• _Aim 1_
According to the ZeroRedundancyOptimizer recipe, which two per-parameter states does the Adam optimizer maintain?
• _Aim 2_
Continue the ZeroRedundancyOptimizer recipe from the point where it stops.

• _Document segment_

Shard Optimizer States with ZeroRedundancyOptimizer
===================================================

In this recipe, you will learn:

- The high-level idea of `ZeroRedundancyOptimizer <https://pytorch.org/docs/master/distributed.optim.html>`__.
- How to use `ZeroRedundancyOptimizer <https://pytorch.org/docs/master/distributed.optim.html>`__
  in distributed training and its impact.


Requirements
------------

- PyTorch 1.8+
- `Getting Started With Distributed Data Parallel <https://pytorch.org/tutorials/intermediate/ddp_tutorial.html>`_


What is ``ZeroRedundancyOptimizer``?
------------------------------------

The idea of `ZeroRedundancyOptimizer <https://pytorch.org/docs/master/distributed.optim.html>`__
comes from `DeepSpeed/ZeRO project <https://github.com/microsoft/DeepSpeed>`_ and
`Marian <https://github.com/marian-nmt/marian-dev>`_ that shard
optimizer states across distributed data-parallel processes to
reduce per-process memory footprint. In the
`Getting Started With Distributed Data Parallel <https://pytorch.org/tutorials/intermediate/ddp_tutorial.html>`_
tutorial, we have shown how to use
`DistributedDataParallel <https://pytorch.org/docs/stable/generated/torch.nn.parallel.DistributedDataParallel.html>`_
(DDP) to train models. In that tutorial, each process keeps a dedicated replica
of the optimizer. Since DDP has already synchronized gradients in the
backward pass, all optimizer replicas will operate on the same parameter and
gradient values in every iteration, and this is how DDP keeps model replicas in
the same state. Oftentimes, optimizers also maintain local states. For example,
the ``Adam`` optimizer uses per-parameter ``exp_avg`` and ``exp_avg_sq`` states. As a
result, the ``Adam`` optimizer's memory consumption is at least twice the model
size. Given this observation, we can reduce the optimizer memory footprint by
sharding optimizer states across DDP processes. More specifically, instead of
creating per-param states for all parameters, each optimizer instance in
different DDP processes only keeps optimizer states for a shard of all model
parameters. The optimizer ``step()`` function only updates the parameters in its
shard and then broadcasts its updated parameters to all other peer DDP
processes, so that all model replicas still land in the same state.

How to use ``ZeroRedundancyOptimizer``?
---------------------------------------

The code below demonstrates how to use
`ZeroRedundancyOptimizer <https://pytorch.org/docs/master/distributed.optim.html>`__.
The majority of the code is similar to the simple DDP example presented in
`Distributed Data Parallel notes <https://pytorch.org/docs/stable/notes/ddp.html>`_.
The main difference is the ``if-else`` clause in the ``example`` function which
wraps optimizer constructions, toggling between
`ZeroRedundancyOptimizer <https://pytorch.org/docs/master/distributed.optim.html>`__
and ``Adam`` optimizer.


::

    import os
    import torch
    import torch.distributed as dist
    import torch.multiprocessing as mp
    import torch.nn as nn
    import torch.optim as optim
    from torch.distributed.optim import ZeroRedundancyOptimizer
    from torch.nn.parallel import DistributedDataParallel as DDP

    def print_peak_memory(prefix, device):
        if device == 0:
            print(f"{prefix}: {torch.cuda.max_memory_allocated(device) // 1e6}MB ")

• _Data provided_
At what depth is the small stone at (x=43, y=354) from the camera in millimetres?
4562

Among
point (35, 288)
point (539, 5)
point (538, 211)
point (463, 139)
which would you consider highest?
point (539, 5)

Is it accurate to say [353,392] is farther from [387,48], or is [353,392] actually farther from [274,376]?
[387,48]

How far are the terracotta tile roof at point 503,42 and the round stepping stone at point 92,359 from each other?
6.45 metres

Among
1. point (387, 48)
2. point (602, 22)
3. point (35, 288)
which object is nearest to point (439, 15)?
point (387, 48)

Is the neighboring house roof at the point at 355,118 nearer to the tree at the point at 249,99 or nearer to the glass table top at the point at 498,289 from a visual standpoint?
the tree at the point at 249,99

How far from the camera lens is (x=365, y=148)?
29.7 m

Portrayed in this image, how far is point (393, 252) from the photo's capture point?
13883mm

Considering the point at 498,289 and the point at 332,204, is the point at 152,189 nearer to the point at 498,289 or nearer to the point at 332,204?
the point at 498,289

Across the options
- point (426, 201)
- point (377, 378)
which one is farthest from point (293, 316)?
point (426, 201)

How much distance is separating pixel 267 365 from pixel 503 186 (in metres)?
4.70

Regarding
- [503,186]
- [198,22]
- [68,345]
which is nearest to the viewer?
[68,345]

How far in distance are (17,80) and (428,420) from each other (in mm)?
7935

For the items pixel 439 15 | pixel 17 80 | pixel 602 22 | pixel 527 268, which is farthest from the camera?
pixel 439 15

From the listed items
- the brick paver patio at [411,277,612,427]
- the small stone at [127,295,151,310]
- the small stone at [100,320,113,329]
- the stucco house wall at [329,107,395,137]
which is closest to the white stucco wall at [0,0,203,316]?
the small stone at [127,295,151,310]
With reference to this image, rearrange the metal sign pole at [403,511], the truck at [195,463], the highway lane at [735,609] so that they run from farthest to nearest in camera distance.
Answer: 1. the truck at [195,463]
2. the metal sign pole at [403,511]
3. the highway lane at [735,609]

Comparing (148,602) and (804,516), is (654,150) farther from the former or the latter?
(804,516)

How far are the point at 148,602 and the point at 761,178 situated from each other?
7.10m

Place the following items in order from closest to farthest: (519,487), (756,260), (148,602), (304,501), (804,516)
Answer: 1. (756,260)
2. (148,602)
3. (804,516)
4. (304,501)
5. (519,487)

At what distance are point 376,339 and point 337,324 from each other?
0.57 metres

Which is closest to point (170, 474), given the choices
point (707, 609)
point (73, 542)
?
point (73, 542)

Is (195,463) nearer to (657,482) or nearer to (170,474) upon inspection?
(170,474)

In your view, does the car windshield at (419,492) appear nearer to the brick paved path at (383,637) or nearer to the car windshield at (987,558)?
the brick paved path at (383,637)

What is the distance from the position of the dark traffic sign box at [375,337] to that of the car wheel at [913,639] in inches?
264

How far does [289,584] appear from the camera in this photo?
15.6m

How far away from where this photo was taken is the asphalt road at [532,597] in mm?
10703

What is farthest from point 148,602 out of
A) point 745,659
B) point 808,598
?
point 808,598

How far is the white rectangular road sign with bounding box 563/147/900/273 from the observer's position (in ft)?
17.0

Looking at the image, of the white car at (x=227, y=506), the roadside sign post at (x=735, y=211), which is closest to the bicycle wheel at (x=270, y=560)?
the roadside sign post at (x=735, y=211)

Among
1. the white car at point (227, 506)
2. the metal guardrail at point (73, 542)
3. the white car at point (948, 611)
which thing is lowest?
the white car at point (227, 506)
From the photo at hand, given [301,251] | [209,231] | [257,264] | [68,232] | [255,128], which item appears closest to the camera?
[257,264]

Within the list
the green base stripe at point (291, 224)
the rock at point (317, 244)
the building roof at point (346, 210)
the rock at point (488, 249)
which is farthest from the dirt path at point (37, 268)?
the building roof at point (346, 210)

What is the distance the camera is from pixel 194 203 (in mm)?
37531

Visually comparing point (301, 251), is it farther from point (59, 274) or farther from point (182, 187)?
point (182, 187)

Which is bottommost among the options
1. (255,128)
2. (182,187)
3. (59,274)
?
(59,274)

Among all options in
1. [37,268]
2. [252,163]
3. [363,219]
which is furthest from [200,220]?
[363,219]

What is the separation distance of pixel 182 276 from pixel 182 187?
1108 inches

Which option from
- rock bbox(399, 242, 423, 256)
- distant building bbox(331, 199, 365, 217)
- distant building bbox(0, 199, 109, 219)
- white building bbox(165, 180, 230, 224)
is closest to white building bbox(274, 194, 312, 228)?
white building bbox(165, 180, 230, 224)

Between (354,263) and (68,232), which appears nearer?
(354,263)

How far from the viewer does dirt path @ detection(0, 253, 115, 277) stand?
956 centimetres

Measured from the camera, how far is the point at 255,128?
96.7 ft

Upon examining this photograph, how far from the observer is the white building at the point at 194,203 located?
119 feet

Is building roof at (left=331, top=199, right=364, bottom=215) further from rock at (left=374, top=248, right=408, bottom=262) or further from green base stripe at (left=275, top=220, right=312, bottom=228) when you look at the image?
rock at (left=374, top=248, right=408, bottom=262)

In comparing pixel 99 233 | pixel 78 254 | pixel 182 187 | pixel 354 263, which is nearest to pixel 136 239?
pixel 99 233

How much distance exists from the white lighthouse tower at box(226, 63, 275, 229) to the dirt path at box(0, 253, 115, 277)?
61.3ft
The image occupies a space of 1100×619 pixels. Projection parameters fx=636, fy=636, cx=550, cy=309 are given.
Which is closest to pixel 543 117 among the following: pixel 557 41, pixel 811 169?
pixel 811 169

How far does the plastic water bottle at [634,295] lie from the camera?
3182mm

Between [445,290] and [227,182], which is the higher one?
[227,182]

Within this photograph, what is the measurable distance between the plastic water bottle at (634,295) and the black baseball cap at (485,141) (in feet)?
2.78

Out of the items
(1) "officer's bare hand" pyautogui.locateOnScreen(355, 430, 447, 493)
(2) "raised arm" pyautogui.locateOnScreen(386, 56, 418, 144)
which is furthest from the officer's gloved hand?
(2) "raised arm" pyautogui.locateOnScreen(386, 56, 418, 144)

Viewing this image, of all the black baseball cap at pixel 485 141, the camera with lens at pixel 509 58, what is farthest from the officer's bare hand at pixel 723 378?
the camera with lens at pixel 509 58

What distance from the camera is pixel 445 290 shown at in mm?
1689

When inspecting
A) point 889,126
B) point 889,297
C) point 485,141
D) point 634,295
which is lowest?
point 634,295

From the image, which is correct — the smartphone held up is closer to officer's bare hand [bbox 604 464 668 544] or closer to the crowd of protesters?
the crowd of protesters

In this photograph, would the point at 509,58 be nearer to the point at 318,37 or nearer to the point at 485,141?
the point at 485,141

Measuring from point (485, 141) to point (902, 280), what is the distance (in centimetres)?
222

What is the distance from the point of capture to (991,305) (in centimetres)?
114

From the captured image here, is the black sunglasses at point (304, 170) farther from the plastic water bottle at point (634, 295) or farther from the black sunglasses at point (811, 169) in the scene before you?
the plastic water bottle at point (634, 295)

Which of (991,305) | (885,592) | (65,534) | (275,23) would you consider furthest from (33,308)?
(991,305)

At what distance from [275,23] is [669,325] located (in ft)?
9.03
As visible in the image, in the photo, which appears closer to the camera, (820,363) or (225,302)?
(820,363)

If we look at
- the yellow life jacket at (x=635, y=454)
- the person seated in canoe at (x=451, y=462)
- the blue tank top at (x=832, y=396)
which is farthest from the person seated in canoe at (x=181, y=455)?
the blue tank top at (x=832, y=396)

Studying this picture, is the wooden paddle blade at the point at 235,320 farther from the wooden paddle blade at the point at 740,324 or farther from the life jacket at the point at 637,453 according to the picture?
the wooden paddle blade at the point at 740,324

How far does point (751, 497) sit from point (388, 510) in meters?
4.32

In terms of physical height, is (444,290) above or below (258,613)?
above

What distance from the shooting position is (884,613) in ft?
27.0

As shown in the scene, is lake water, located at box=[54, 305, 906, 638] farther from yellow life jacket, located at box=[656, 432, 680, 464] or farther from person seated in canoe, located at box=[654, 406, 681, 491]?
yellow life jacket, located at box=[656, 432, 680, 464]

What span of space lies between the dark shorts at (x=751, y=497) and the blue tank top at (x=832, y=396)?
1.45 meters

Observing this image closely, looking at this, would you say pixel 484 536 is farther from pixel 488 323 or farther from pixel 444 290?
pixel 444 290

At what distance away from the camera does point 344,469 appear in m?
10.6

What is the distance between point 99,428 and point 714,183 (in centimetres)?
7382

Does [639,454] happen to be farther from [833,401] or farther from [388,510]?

• _Exercise answer 1_
`exp_avg` and `exp_avg_sq`

• _Exercise answer 2_
    def example(rank, world_size, use_zero):
        torch.manual_seed(0)
        torch.cuda.manual_seed(0)
        os.environ['MASTER_ADDR'] = 'localhost'
        os.environ['MASTER_PORT'] = '29500'
        # create default process group
        dist.init_process_group("gloo", rank=rank, world_size=world_size)

        # create local model
        model = nn.Sequential(*[nn.Linear(2000, 2000).to(rank) for _ in range(20)])
        print_peak_memory("Max memory allocated after creating local model", rank)

        # construct DDP model
        ddp_model = DDP(model, device_ids=[rank])
        print_peak_memory("Max memory allocated after creating DDP", rank)

        # define loss function and optimizer
        loss_fn = nn.MSELoss()
        if use_zero:
            optimizer = ZeroRedundancyOptimizer(
                ddp_model.parameters(),
                optimizer_class=torch.optim.Adam,
                lr=0.01
            )
        else:
            optimizer = torch.optim.Adam(ddp_model.parameters(), lr=0.01)

        # forward pass
        outputs = ddp_model(torch.randn(20, 2000).to(rank))
        labels = torch.randn(20, 2000).to(rank)
        # backward pass
        loss_fn(outputs, labels).backward()

        # update parameters
        print_peak_memory("Max memory allocated before optimizer step()", rank)
        optimizer.step()
        print_peak_memory("Max memory allocated after optimizer step()", rank)

        print(f"params sum is: {sum(model.parameters()).sum()}")


    def main():
        world_size = 2
        print("=== Using ZeroRedundancyOptimizer ===")
        mp.spawn(example,
            args=(world_size, True),
            nprocs=world_size,
            join=True)

        print("=== Not Using ZeroRedundancyOptimizer ===")
        mp.spawn(example,
            args=(world_size, False),
            nprocs=world_size,
            join=True)

    if __name__=="__main__":
        main()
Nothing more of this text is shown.